**EXERCISE GOAL**
Return the lines that run from the beginning of the entries to the line holding "common name: blue wildebeest", inclusive, and drop the pictures.

*** Opening DATA SHOWN ***

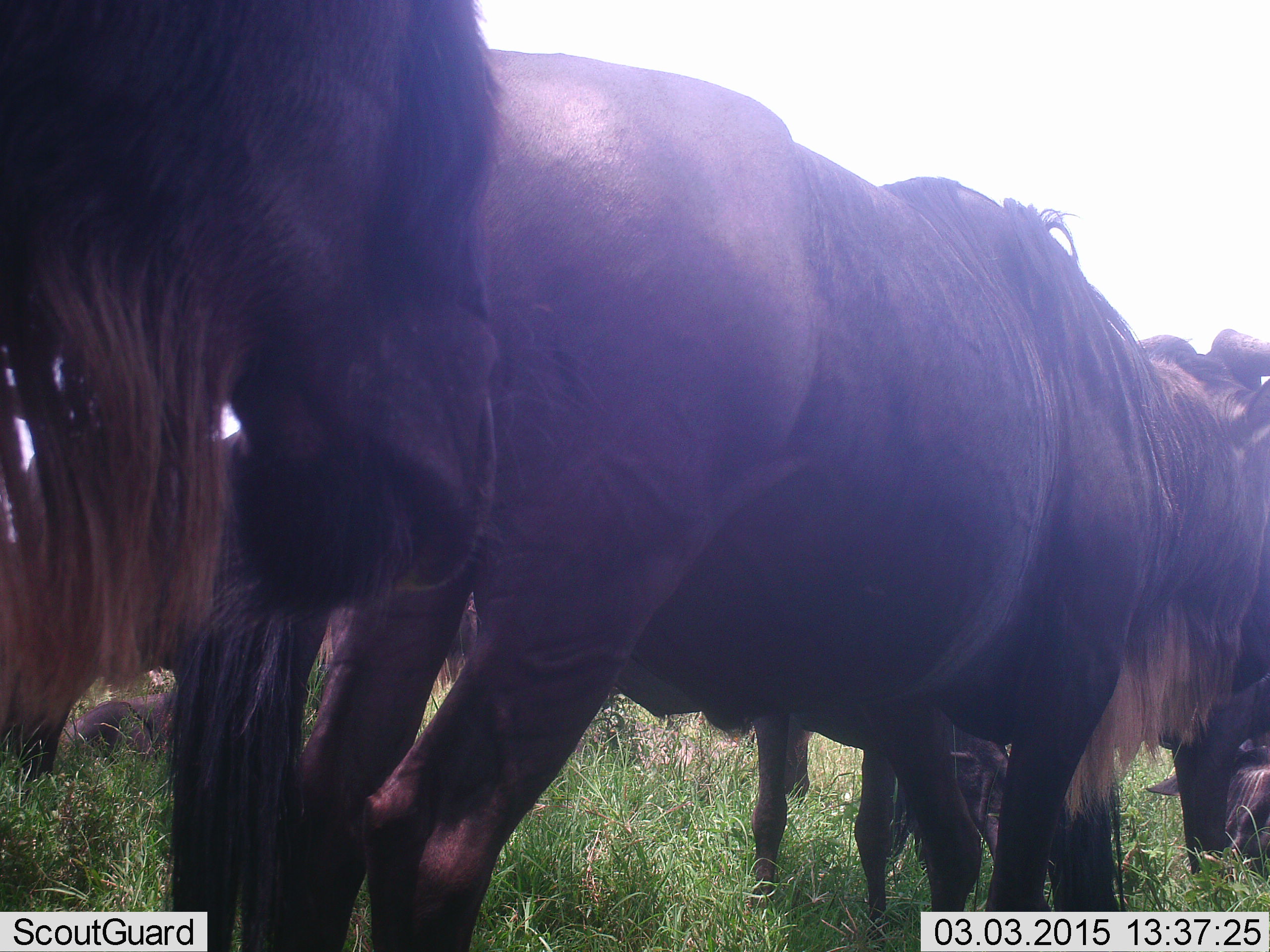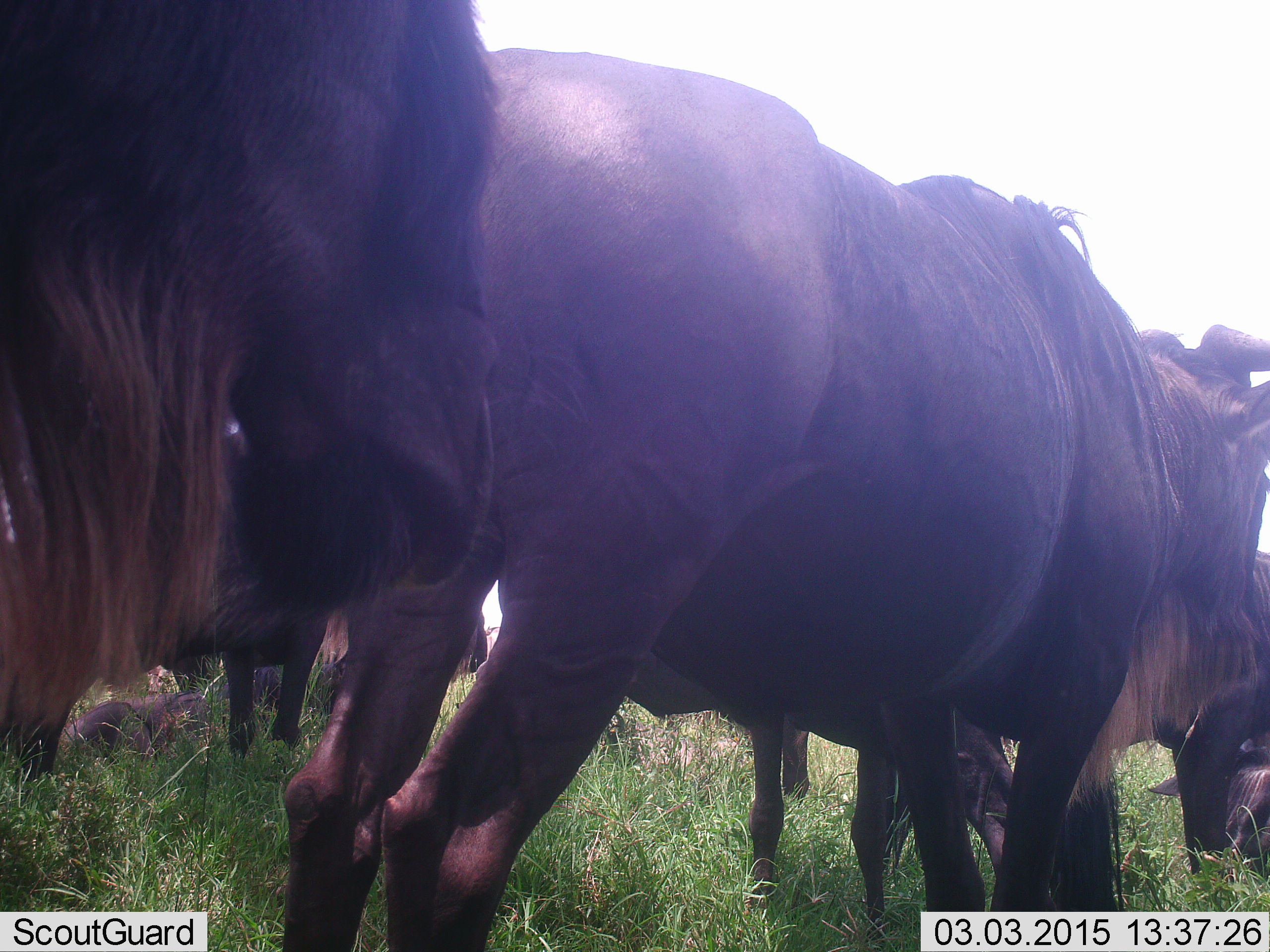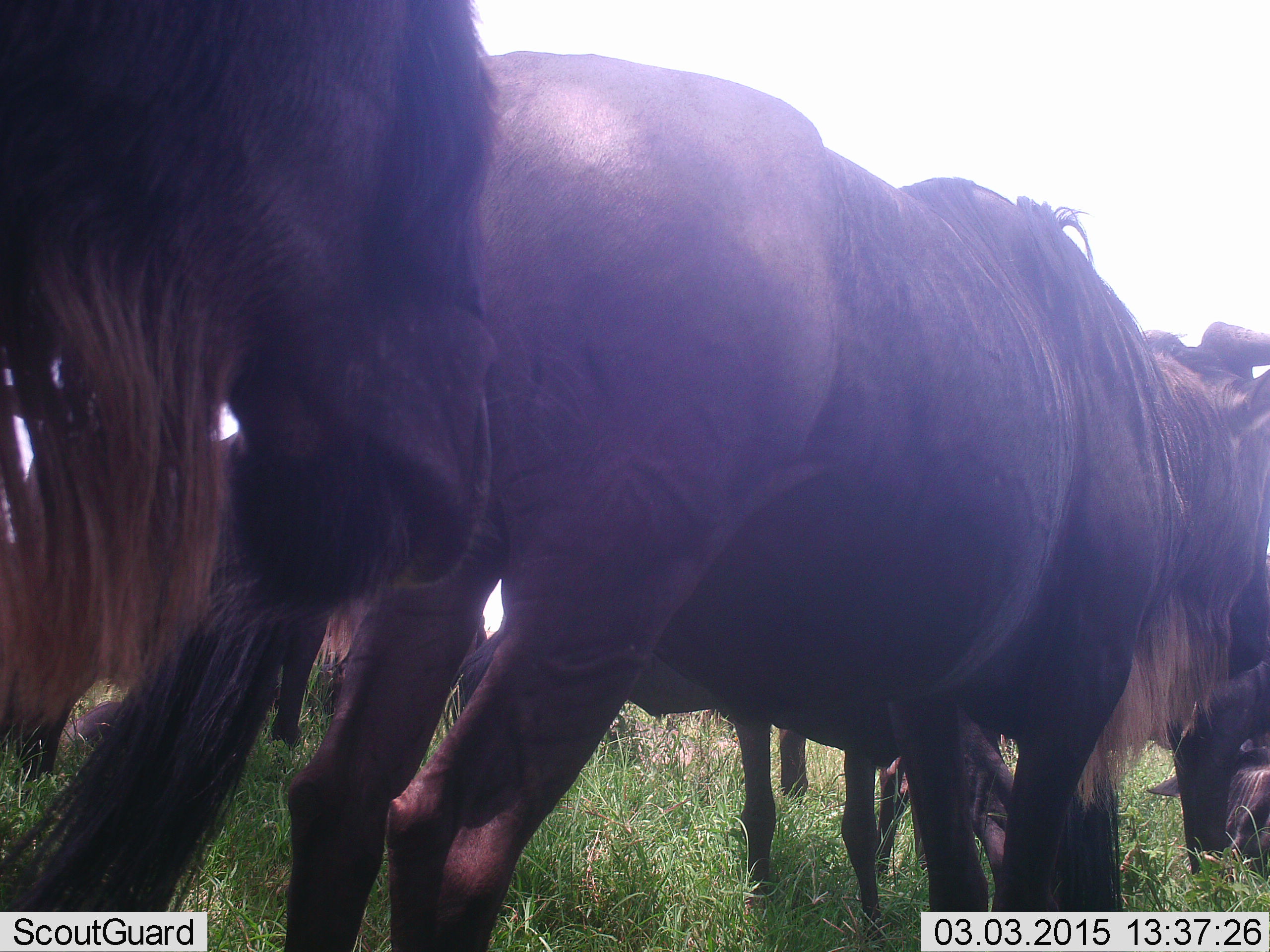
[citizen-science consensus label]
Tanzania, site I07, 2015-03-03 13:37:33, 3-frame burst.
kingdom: Animalia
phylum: Chordata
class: Mammalia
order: Artiodactyla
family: Bovidae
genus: Connochaetes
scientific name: Connochaetes taurinus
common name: blue wildebeest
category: wildebeest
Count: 6.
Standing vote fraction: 60%.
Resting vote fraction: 40%.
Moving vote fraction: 20%.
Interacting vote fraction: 0%.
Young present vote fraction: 10%.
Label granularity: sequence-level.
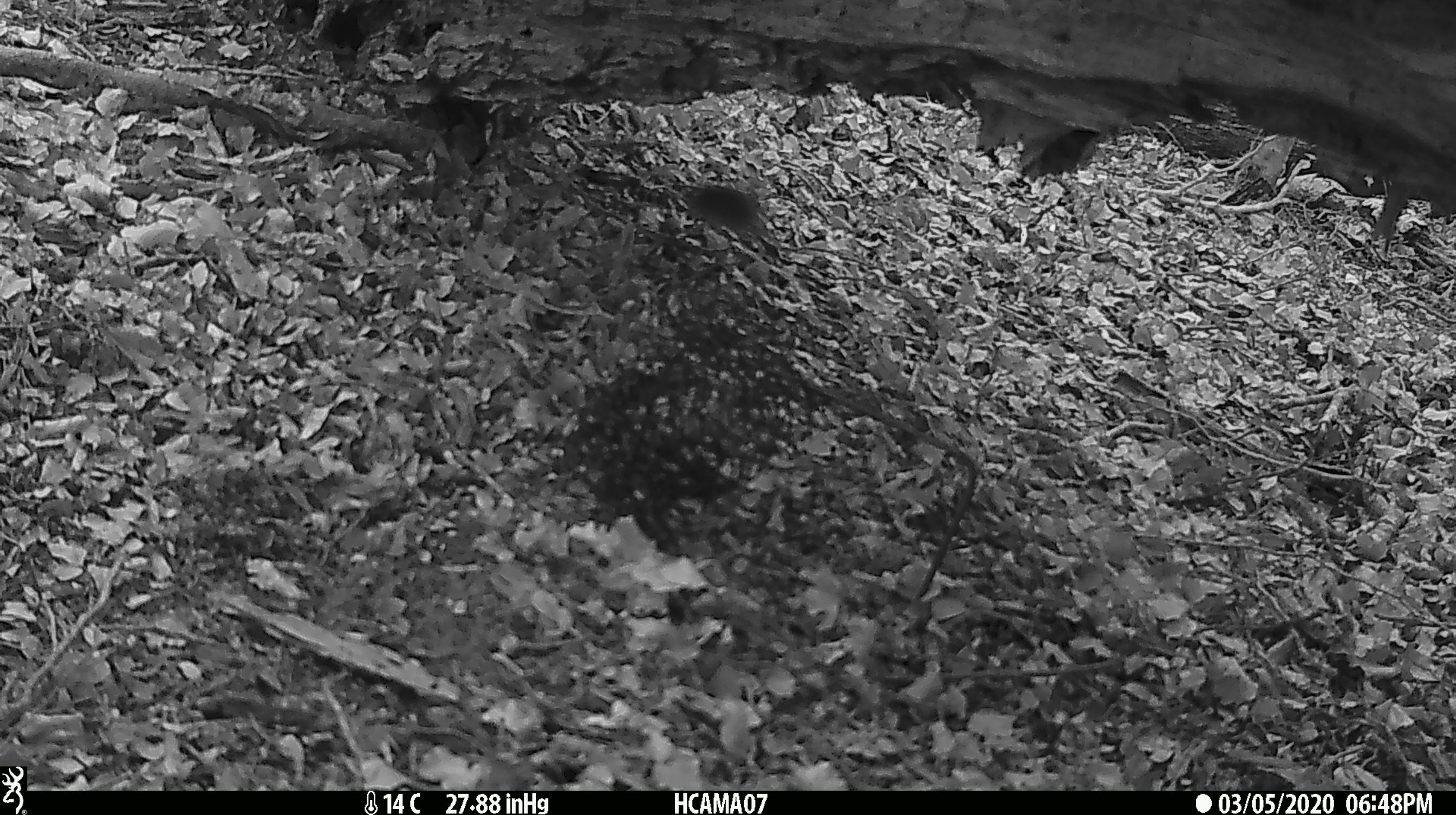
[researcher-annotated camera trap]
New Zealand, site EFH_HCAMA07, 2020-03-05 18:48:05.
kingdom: Animalia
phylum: Chordata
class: Mammalia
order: Rodentia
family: Muridae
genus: Mus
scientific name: Mus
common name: mouse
Mouse (Mus).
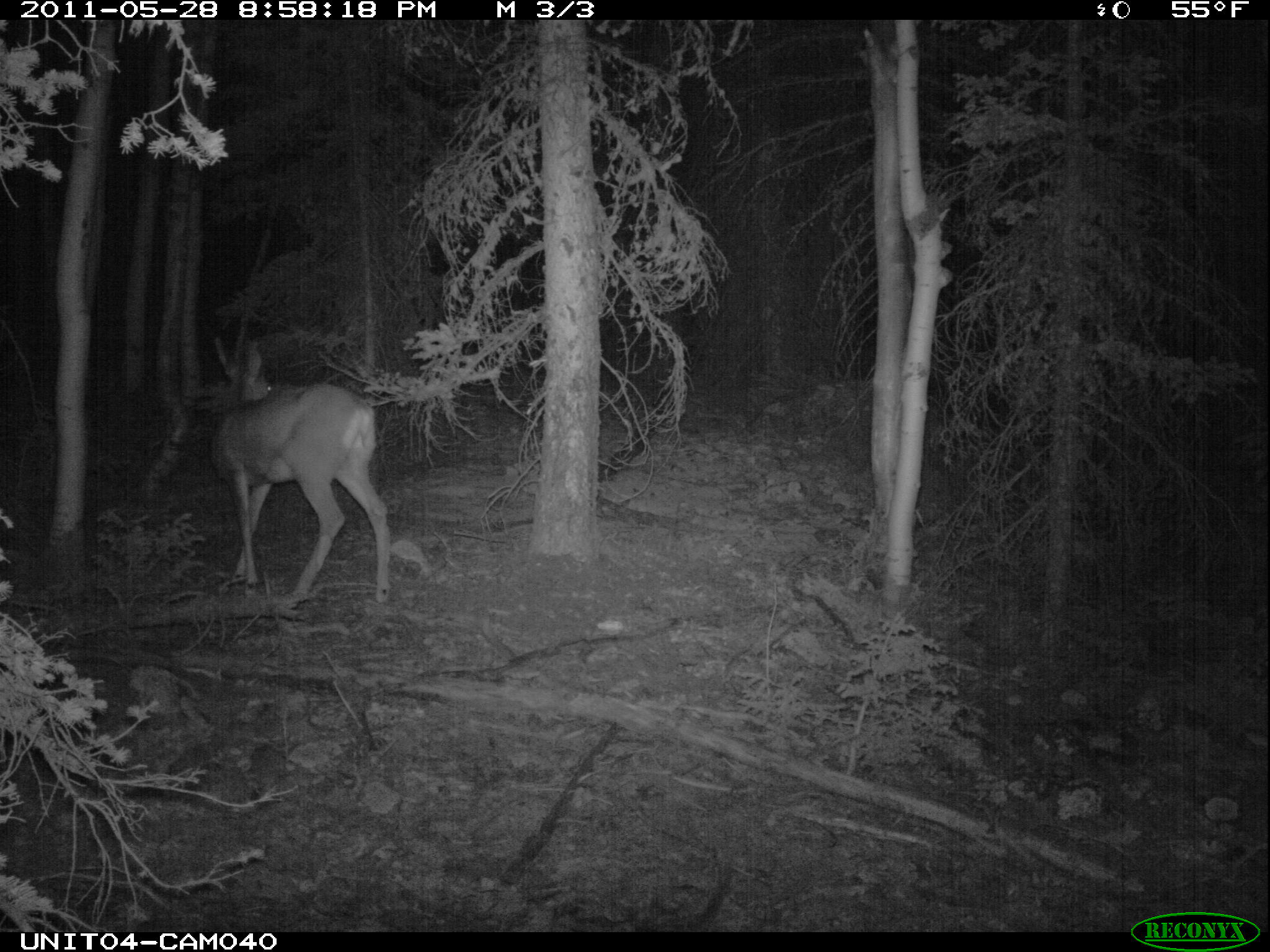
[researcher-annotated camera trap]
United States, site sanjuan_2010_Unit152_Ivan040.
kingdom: Animalia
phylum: Chordata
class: Mammalia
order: Artiodactyla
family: Cervidae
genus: Odocoileus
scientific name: Odocoileus hemionus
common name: mule deer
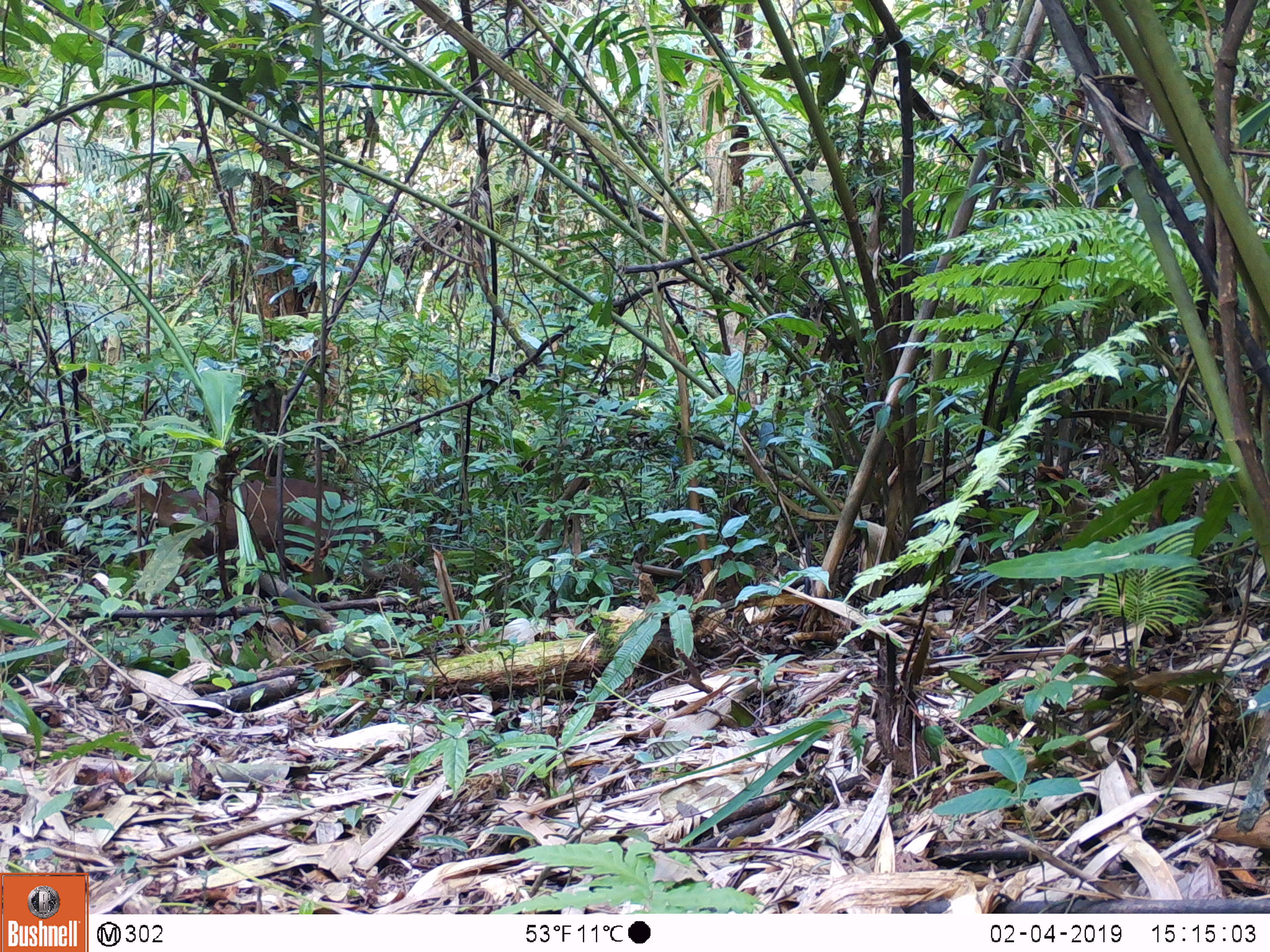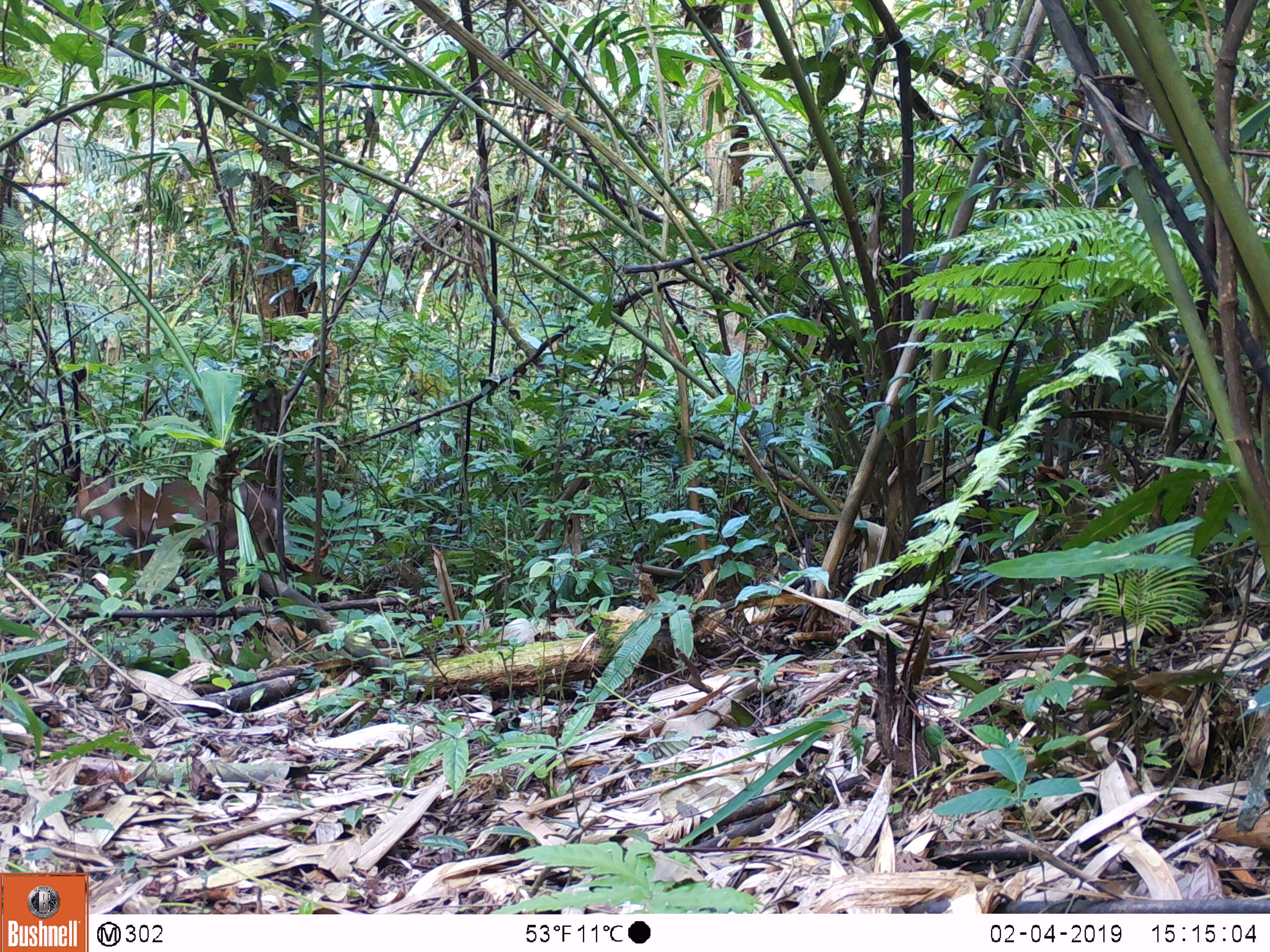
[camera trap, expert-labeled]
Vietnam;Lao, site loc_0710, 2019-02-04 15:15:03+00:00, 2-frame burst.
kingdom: Animalia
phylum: Chordata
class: Mammalia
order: Artiodactyla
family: Cervidae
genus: Muntiacus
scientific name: Muntiacus rooseveltorum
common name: roosevelt's muntjac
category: roosevelts muntjac group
Roosevelts muntjac group (roosevelt's muntjac) (Muntiacus rooseveltorum). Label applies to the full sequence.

*** Closing DATA SHOWN ***

**EXPECTED ANSWER**
[citizen-science consensus label]
Tanzania, site I07, 2015-03-03 13:37:33, 3-frame burst.
kingdom: Animalia
phylum: Chordata
class: Mammalia
order: Artiodactyla
family: Bovidae
genus: Connochaetes
scientific name: Connochaetes taurinus
common name: blue wildebeest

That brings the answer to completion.